__Source extract__.
•••
Another hydrocarbon exploration tool that has been used
commercially in the last decade is controlled-source
electromagnetic, CSEM (Eidesmo et al., 2002), which is
sensitive to the saturation of saline water in the formation
pore space. Marine CSEM has since its conception evolved
immensely both on the hardware (more sensitive receivers
and powerful source), acquisition (3D grid) and processing
(3D anisotropic inversion) side towards better accuracy
and reduced interpretation ambiguity. Today, 3D CSEM
anisotropic inversions are commonly used to give a
resistivity model of the subsurface
Thus, joint interpretation of seismic and CSEM inversion
results offer a great potential for hydrocarbon saturation
and volume estimations (Harris et al., 2009 and Morten et
al., 2012). However, there are issues related to the poor
spatial and burial depth resolution of 3D CSEM inversion
results, see for example typical state-of-the-art results in
Gabrielsen et al. (2013). This is related to the low
frequency content in the source and to the fact that CSEM
is sensitive to the thickness-resistivity product, transverse
resistance (Constable and Weiss, 2006)
In seismic AVO analysis the interpreter is searching for
high porous sands and direct hydrocarbon indications, but
it might be hard to differentiate between a high and low
saturation case. Seismic interpretation may then be aided
by CSEM to look for prospects that have high saturation
and thereby large volumes.
•••
__Data__.
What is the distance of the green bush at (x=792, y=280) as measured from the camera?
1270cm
•••
__Required work__. Continue the passage on controlled-source electromagnetic surveying for hydrocarbon exploration, starting after its last sentence.

__Result of this exercise__.
The low resolution in CSEM inversion results complicates
joint interpretation/inversion with other geophysical
methods of much higher resolution such as seismic and
well logging. By including constraints in the CSEM
inversions, we might reduce the ambiguity and provide a
better resistivity image of the subsurface (Harris et al.,
2009 and Morten et al., 2012). However, constrained
CSEM inversions often require precise knowledge of the
background resistivities together with the size and shape of
all the anomalies to be studied. This prior information is
usually not available in an exploration setting.
Although CSEM data is sensitive to the water saturation in
subsurface formations and will give a resistive anomaly in
the case of high hydrocarbon saturation, other lithologies
might also give rise to resistivity anomalies, e.g. salt,
basalt, mature source rocks and consolidated sand. In
addition to this, CSEM data does not have the resolution to
differentiate between stacks of gas and oil saturated sand.
Joint interpretation with seismic inversion methods may
help resolving these ambiguities.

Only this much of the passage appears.